June 26 (Bloomberg) -- The euro fell below $1.30 for the first time in almost a month as European Central Bank President Mario Draghi said monetary policy will remain stimulative, dimming the relative allure of assets denominated in the currency.
The dollar remained higher versus the 17-nation currency even as Federal Reserve Bank of Richmond President Jeffrey Lacker said he expects U.S. economic expansion to remain “sluggish” for “a couple more years” and that the central bank isn’t close to reducing its bond holdings. Australia’s dollar rose as Prime Minister Julia Gillard lost a ballot for the leadership of the governing Labor party to her predecessor, Kevin Rudd. India’s rupee plunged to a record versus the dollar.

Spatial question records
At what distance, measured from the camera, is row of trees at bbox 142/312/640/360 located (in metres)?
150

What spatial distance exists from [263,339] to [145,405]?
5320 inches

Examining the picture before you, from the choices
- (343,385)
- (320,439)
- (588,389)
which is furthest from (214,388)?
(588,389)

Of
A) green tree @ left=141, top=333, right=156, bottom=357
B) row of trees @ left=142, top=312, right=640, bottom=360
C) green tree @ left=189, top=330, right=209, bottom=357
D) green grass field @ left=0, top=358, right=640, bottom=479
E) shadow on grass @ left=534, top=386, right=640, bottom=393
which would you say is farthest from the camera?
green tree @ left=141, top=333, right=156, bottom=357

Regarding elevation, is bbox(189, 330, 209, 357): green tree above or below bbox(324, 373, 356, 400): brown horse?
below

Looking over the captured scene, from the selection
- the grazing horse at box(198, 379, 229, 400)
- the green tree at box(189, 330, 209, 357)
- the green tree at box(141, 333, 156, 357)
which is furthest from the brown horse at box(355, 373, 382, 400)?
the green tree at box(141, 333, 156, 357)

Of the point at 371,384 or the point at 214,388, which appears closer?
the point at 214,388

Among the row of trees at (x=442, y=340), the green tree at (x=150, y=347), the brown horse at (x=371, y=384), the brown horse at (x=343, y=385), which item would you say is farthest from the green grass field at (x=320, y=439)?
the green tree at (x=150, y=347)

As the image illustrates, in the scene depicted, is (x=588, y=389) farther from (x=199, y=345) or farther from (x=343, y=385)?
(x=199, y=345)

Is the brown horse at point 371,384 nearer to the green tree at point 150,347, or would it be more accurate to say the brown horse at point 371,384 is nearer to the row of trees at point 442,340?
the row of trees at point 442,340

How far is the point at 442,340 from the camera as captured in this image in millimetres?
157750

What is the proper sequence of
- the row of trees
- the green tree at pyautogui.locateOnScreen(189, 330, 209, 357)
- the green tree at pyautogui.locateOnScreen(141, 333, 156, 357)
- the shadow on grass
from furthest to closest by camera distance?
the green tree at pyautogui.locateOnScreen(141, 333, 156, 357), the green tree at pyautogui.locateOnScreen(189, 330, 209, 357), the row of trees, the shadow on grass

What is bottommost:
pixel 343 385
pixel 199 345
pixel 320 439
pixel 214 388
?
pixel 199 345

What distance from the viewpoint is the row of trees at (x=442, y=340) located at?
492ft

Problems to work on:
1: In the currency report, reproduce everything from "The dollar remained" down to "versus the dollar.".
2: Go on with the currency report from the point where it stops.
The rows have nothing to do with what comes next.

Final results:
1:
The dollar remained higher versus the 17-nation currency even as Federal Reserve Bank of Richmond President Jeffrey Lacker said he expects U.S. economic expansion to remain “sluggish” for “a couple more years” and that the central bank isn’t close to reducing its bond holdings. Australia’s dollar rose as Prime Minister Julia Gillard lost a ballot for the leadership of the governing Labor party to her predecessor, Kevin Rudd. India’s rupee plunged to a record versus the dollar.

2:
“The euro weakness today is being driven by comments from Draghi,” said Eric Viloria, senior currency strategist for Gain Capital Group LLC in New York, in a telephone interview. “It’s all about market perception of which direction central banks are moving. The Fed is moving in a direction where they’re going to be slowing the pace of accommodation, while the ECB could still provide more, if necessary.”
The euro declined 0.5 percent to $1.3012 at 5 p.m. New York time, reaching as low as $1.2985, the weakest level since June 3. Europe’s shared currency fell 0.6 percent to 127.17 yen. Japan’s currency rose 0.1 percent to 97.72 per dollar.
The yen has gained 2.7 percent to the greenback this month, while Norway’s krone has declined 3.9 percent. This quarter, the euro has led all major gainers with a 1.5 percent increase, while the worst-performing Australian dollar has slipped 10.9 percent. The greenback is the best-performing currency in 2013 and South Africa’s rand has plunged 16.3 percent.
India’s rupee declined versus all 31 of its most-traded counterparts as investors favored the greenback based on the U.S. economic outlook. The currency depreciated 1.8 percent to 60.73 per dollar after reaching 60.77, its lowest-ever level versus the greenback.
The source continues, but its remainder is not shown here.